#### 問題と課題:
1. パケ詰まりの文章のうち、「Packet(パケット)は日本語に訳すと「小包」となります。」を含む語句で始まり「データ部分には、実際に伝送される情報が格納されています。」で終わる部分を、一字も変えずに打ち直すこと。
2. パケ詰まりの文章によると、パケットのヘッダーにはどのような情報が含まれているか。
3. 次の (a)〜(c) がパケ詰まりの文章の内容と合っているかを、それぞれ「はい」か「いいえ」で答えること。判断の根拠となる語句を文章からそのまま引用して添えること。
(a) パケットは主にヘッダーとデータの二つの部分からできている。
(b) パケ詰まりは回線事業者側でだけ起こる。
(c) エラーが起きた場合は、すべてのパケットを送り直さなければならない。

#### 提示された文章:
= = =
通信には多くの複雑な要素が絡み合っていますが、中でも「パケ詰まり」という現象は、多くの人々の通信環境に影響を与える要因の一つです。
そもそも通信におけるパケットとは?
データ通信の世界では、情報の伝送に「パケット」という単位が使用されます。
Packet(パケット)は日本語に訳すと「小包」となります。
このパケットは、大きなデータを小さなブロックに分割して、ネットワークを介して送受信するためのものです。
パケットにする事のメリット
- エラーが発生した場合、該当するパケットのみを再送信することができる
- 通信回線の占有率を低下させることができる
- データの伝送が効率的に行える
パケットにする事のデメリット
- 各パケットが異なる経路で送信されたり、順序が入れ替わる事があるため、受信側での再組み立てが必要
パケットの構造とデータ送受信の流れ
パケットは主に「ヘッダー」と「データ」の2つの部分から成り立っています。
ヘッダーには、送信元や送信先、データの種類などの情報が含まれています。
データ部分には、実際に伝送される情報が格納されています。
PCやスマホなどのデバイスは、情報をパケットに分割して送信し、受信側のデバイスはこれを再組み立てして情報を復元します。
パケ詰まりとは交通渋滞が起きているような状態
「パケ詰まり」とは、通信ネットワーク上でのデータ送受信の遅延現象を指します。
この現象は、特に多くの人がインターネットを利用する時間帯や、大量のデータを同時に送受信する場面で顕著になります。
ネットワーク上のデータトラフィックが増加すると、交通渋滞が起きている状態と同じになり、パケットの転送は遅延する場合があります。
これは、ネットワークの帯域幅が需要に対して足りない状態になり一時的に飽和することや、ルーターやスイッチなどのネットワーク機器の処理能力を超えるトラフィックが発生した場合に起こります。
パケ詰まりの主な原因は?
光回線やモバイル回線の通信速度が遅くなる「パケ詰まり」は、ユーザー側、回線事業者側、双方の箇所で発生する可能性があります。
= = =
#### 提示された行:
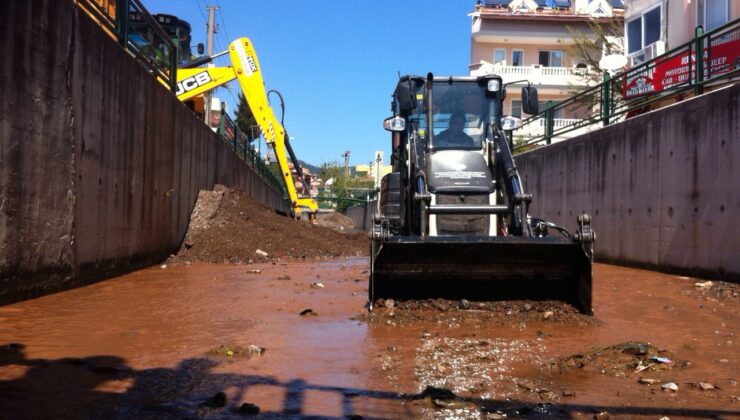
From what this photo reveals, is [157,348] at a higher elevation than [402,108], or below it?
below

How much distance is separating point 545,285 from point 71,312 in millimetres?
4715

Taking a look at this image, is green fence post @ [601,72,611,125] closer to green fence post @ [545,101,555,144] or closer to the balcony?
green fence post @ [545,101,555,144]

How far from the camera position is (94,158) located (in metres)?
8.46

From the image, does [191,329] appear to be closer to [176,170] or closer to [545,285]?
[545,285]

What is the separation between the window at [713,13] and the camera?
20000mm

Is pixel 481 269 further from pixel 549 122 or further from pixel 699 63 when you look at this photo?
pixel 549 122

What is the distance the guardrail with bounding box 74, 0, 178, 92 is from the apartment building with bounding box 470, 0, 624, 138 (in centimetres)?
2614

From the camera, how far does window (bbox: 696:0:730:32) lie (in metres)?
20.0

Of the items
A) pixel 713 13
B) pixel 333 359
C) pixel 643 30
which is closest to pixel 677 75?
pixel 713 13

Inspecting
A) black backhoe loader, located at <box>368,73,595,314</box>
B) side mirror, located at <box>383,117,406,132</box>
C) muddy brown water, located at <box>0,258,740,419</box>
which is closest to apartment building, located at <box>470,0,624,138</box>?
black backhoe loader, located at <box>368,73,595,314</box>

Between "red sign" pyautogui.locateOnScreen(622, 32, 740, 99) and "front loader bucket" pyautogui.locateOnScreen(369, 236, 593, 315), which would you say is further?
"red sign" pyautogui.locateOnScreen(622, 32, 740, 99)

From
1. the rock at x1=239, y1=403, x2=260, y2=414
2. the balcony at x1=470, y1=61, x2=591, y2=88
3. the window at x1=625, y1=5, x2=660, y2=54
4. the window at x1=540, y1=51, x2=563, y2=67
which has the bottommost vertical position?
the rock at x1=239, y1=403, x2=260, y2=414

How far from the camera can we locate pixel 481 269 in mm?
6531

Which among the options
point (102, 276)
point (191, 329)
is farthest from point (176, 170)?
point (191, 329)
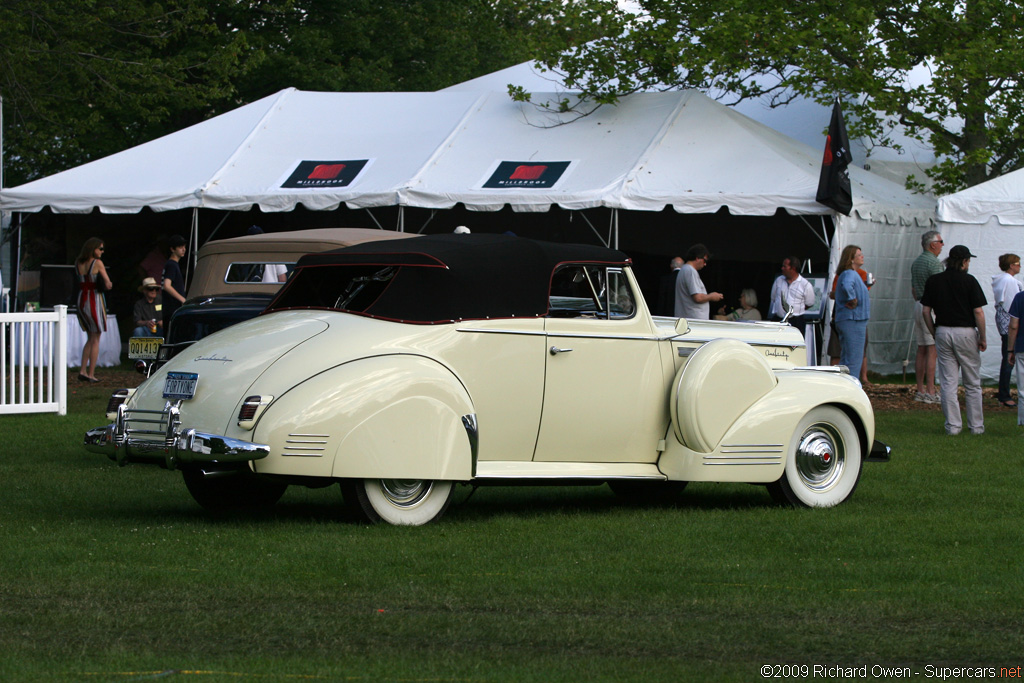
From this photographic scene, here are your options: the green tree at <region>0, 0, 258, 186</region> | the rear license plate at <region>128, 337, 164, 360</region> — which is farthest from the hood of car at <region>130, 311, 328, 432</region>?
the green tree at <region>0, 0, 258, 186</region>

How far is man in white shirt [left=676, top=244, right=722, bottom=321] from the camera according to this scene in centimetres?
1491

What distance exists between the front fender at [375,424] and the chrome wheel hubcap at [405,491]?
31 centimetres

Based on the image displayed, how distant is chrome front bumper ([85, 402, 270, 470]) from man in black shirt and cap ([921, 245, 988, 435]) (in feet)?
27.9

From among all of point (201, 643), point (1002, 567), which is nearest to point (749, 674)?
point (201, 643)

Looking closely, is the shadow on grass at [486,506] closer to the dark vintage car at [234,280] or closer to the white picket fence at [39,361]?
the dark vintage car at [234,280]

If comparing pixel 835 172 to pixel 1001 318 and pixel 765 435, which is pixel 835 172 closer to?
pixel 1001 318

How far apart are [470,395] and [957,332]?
= = =
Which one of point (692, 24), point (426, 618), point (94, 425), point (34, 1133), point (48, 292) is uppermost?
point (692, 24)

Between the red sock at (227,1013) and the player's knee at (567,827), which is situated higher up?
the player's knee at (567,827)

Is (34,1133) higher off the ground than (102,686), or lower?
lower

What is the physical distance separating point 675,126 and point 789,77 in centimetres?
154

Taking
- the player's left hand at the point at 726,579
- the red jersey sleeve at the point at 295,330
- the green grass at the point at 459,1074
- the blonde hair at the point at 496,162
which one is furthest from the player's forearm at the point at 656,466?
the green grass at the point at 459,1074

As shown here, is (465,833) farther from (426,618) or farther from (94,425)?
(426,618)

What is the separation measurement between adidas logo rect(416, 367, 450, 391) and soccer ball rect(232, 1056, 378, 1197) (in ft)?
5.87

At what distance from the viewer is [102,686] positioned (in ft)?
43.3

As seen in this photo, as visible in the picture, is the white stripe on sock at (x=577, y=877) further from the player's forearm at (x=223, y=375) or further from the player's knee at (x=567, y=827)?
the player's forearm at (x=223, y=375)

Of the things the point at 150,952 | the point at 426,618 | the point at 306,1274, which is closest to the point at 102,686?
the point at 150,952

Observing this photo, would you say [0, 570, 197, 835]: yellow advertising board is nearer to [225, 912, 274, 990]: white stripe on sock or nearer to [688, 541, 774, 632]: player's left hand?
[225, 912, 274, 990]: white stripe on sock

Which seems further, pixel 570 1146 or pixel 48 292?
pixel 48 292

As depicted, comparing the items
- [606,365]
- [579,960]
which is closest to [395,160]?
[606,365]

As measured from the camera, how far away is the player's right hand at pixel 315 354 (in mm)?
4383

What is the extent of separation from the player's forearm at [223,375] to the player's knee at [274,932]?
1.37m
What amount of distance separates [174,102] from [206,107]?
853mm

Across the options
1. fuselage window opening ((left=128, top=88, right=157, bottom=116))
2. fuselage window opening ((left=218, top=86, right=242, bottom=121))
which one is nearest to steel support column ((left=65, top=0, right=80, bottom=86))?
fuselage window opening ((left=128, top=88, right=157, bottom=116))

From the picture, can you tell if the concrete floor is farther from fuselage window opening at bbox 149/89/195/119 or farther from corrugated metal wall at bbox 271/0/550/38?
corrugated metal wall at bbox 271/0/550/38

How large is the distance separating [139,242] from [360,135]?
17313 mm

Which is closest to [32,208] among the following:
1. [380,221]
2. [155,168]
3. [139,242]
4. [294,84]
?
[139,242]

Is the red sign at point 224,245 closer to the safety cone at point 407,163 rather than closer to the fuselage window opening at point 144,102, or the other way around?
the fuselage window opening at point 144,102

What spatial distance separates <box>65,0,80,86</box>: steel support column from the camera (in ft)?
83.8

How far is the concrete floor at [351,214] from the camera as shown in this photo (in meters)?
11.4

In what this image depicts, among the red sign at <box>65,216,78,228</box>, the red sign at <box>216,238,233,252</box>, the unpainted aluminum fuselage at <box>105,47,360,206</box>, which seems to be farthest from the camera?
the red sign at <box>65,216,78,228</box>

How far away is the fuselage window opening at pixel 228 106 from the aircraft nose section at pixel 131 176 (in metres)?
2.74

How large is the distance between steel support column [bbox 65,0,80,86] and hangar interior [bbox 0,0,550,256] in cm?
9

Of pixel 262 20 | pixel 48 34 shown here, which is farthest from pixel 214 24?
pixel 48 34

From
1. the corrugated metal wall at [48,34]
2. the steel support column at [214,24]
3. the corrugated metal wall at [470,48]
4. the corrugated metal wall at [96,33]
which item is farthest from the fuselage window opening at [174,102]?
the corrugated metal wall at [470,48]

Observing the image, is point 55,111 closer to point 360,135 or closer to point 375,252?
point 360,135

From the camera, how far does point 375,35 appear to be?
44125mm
= = =
#### 各課題の解答:
1.
Packet(パケット)は日本語に訳すと「小包」となります。
このパケットは、大きなデータを小さなブロックに分割して、ネットワークを介して送受信するためのものです。
パケットにする事のメリット
- エラーが発生した場合、該当するパケットのみを再送信することができる
- 通信回線の占有率を低下させることができる
- データの伝送が効率的に行える
パケットにする事のデメリット
- 各パケットが異なる経路で送信されたり、順序が入れ替わる事があるため、受信側での再組み立てが必要
パケットの構造とデータ送受信の流れ
パケットは主に「ヘッダー」と「データ」の2つの部分から成り立っています。
ヘッダーには、送信元や送信先、データの種類などの情報が含まれています。
データ部分には、実際に伝送される情報が格納されています。

2. 送信元や送信先、データの種類などの情報。

3.
(a) はい。「パケットは主に「ヘッダー」と「データ」の2つの部分から成り立っています」
(b) いいえ。「ユーザー側、回線事業者側、双方の箇所で発生する可能性があります」
(c) いいえ。「エラーが発生した場合、該当するパケットのみを再送信することができる」